*EXTRACTED MATERIAL*.
>>>
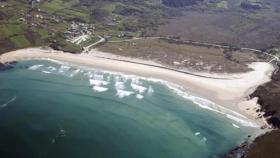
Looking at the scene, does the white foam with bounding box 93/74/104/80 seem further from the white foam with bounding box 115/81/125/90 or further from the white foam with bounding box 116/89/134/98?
the white foam with bounding box 116/89/134/98

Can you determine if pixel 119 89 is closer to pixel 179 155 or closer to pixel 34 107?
pixel 34 107

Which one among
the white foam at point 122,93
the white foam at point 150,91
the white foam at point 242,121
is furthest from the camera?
the white foam at point 150,91

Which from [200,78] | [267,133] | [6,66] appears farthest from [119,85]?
[267,133]

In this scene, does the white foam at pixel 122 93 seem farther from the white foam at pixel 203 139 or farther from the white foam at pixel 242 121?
the white foam at pixel 203 139

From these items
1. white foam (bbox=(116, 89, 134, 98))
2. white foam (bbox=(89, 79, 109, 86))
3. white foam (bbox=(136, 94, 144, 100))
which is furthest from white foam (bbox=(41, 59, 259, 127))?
white foam (bbox=(89, 79, 109, 86))

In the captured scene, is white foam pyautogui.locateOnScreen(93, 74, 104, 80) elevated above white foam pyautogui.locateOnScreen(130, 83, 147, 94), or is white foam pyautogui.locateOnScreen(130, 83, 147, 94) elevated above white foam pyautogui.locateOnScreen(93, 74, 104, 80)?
white foam pyautogui.locateOnScreen(93, 74, 104, 80)

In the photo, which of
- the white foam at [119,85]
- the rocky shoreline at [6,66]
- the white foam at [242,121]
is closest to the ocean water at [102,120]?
the white foam at [119,85]

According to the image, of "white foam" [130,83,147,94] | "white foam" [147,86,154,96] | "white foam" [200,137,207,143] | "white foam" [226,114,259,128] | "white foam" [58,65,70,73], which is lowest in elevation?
"white foam" [200,137,207,143]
<<<
*WHAT TO WORK ON*.
Could you copy out every one of the lines above word for word, leaving the pictures out?

*RESPONSE TO THIS TASK*.
Looking at the scene, does the white foam with bounding box 93/74/104/80 seem further from the white foam with bounding box 115/81/125/90 or further from the white foam with bounding box 116/89/134/98?
the white foam with bounding box 116/89/134/98

Can you determine if pixel 119 89 is closer to pixel 179 155 or closer to pixel 34 107?
pixel 34 107

Which one among
the white foam at point 122,93
the white foam at point 150,91
the white foam at point 242,121
is furthest from the camera?
the white foam at point 150,91

Which from [200,78] | [267,133] | [6,66] appears farthest from [119,85]?
[267,133]

In this scene, does the white foam at pixel 122 93 seem farther from the white foam at pixel 203 139 or farther from the white foam at pixel 242 121?
the white foam at pixel 203 139

From these items
1. white foam (bbox=(116, 89, 134, 98))
2. white foam (bbox=(89, 79, 109, 86))
3. white foam (bbox=(136, 94, 144, 100))
which is furthest from white foam (bbox=(41, 59, 259, 127))?
white foam (bbox=(89, 79, 109, 86))

In the captured scene, is white foam pyautogui.locateOnScreen(93, 74, 104, 80) elevated above white foam pyautogui.locateOnScreen(130, 83, 147, 94), or is white foam pyautogui.locateOnScreen(130, 83, 147, 94) elevated above white foam pyautogui.locateOnScreen(93, 74, 104, 80)?
white foam pyautogui.locateOnScreen(93, 74, 104, 80)

In the photo, which of
- the white foam at [119,85]
- the rocky shoreline at [6,66]
- the white foam at [242,121]
is closest to the ocean water at [102,120]?
the white foam at [119,85]

According to the image, of "white foam" [130,83,147,94] | "white foam" [147,86,154,96] | "white foam" [200,137,207,143] | "white foam" [226,114,259,128] | "white foam" [58,65,70,73], which is lowest in elevation?
"white foam" [200,137,207,143]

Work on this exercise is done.